She sat, limply huddled in her chair, gazing at him through her sad eyes.
"He did come back. I couldn't meet the boat. I missed him. And now he's gone!"
"He didn't let you know where he went?"
"Oh, Mr. Granthope, it's too awful! I can't bear it, but I could stand anything if I could only find him! You _must_ find him for me."
"I'll do what I can, my dear. Your hand shows that it will all come out for the best. I wouldn't worry."
"Oh, but you don't know! You don't know how bad it is!" she moaned. "I thought you might know. He was wounded in a battle."
"But he came back?"
"Yes." Then she burst into a hurried torrent of words. "He didn't want me to know. He was shot in the face--his nose was shot off--it's awful--some of the men told me about it. Bill was ashamed to have me see him--he tried to make me think he wasn't in love with me any more, so I'd go away. But I knew better. Bill's so proud, Mr. Granthope, you don't know how proud he is! He'd rather leave me than make me suffer. But what do I care for his nose being gone? Why, Bill's a hero! He had more nerve than Hobson, anyway! Just because he was the only man in his company that dared to go through a swamp, under fire, to save his lieutenant--and he brought him in on his back, Bill did! Why, Bill's father was killed at Antietam, but Bill's luck was a heap worse than that! He has to live without a face and be despised and sneered at because he did his duty! Oh, if I can only find him, I'll give him something that will make him forget. Don't I love him all the more for it? He's tried to sacrifice his whole life and happiness only for me--just to save me from suffering when I look at him. D'you know many men who'd do that for a girl? I don't!"

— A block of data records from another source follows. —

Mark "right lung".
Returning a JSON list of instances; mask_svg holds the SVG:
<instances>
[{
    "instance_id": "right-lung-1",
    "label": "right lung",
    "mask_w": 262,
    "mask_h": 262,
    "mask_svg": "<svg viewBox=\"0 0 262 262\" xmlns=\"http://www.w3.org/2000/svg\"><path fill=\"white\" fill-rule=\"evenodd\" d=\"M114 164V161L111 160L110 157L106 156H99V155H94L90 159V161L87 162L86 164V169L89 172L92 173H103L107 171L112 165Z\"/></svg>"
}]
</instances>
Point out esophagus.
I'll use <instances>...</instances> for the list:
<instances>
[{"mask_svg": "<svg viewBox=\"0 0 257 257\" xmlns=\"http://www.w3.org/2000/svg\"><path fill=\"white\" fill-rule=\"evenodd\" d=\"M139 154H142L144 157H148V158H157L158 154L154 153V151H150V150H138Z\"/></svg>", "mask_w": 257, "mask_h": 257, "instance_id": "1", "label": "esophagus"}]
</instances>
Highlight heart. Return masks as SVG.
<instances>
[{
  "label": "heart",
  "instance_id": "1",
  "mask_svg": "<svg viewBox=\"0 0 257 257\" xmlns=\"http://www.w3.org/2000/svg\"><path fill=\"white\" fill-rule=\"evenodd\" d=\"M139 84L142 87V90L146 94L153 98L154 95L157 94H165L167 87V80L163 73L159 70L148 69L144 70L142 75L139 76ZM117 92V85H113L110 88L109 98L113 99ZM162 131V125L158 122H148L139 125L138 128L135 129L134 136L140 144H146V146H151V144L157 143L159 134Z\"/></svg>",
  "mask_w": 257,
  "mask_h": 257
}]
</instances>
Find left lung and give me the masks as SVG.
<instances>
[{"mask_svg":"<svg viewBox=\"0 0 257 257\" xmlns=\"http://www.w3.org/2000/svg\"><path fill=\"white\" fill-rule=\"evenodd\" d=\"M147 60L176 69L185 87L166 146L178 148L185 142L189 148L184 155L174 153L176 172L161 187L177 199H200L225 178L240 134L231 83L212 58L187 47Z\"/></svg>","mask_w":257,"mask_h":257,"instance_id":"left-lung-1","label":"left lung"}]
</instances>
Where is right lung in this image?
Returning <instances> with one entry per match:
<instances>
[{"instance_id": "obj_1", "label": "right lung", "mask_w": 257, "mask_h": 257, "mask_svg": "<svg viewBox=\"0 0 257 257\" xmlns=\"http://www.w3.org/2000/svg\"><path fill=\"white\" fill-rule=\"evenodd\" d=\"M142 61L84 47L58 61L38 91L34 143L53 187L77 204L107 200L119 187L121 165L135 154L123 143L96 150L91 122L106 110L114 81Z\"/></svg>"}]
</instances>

She broke down and sobbed convulsively. The story seemed to Granthope like a scene from a play, and his inability to comfort her smote him while she fought to restrain her tears.
"And you can't find out where he is?"
"No. The company was mustered out, and Bill just naturally disappeared. Nobody knows where he is. I've asked all his officers, and all the men I could find."
He took her hand and looked at it soberly for a moment.
"It will all come out right, my dear. You trust me. There's your line of fate as clean as a string. I see trouble in it, but only for a little while. You'll be married, too. You must have patience and wait, that's all. Suppose you come back and see me in a week or so, and tell me if you've heard any news of him. Meanwhile, I'll see what I can find out myself. There's a cross in your hand--that's a good sign. Bill still loves you, and he won't let you suffer long."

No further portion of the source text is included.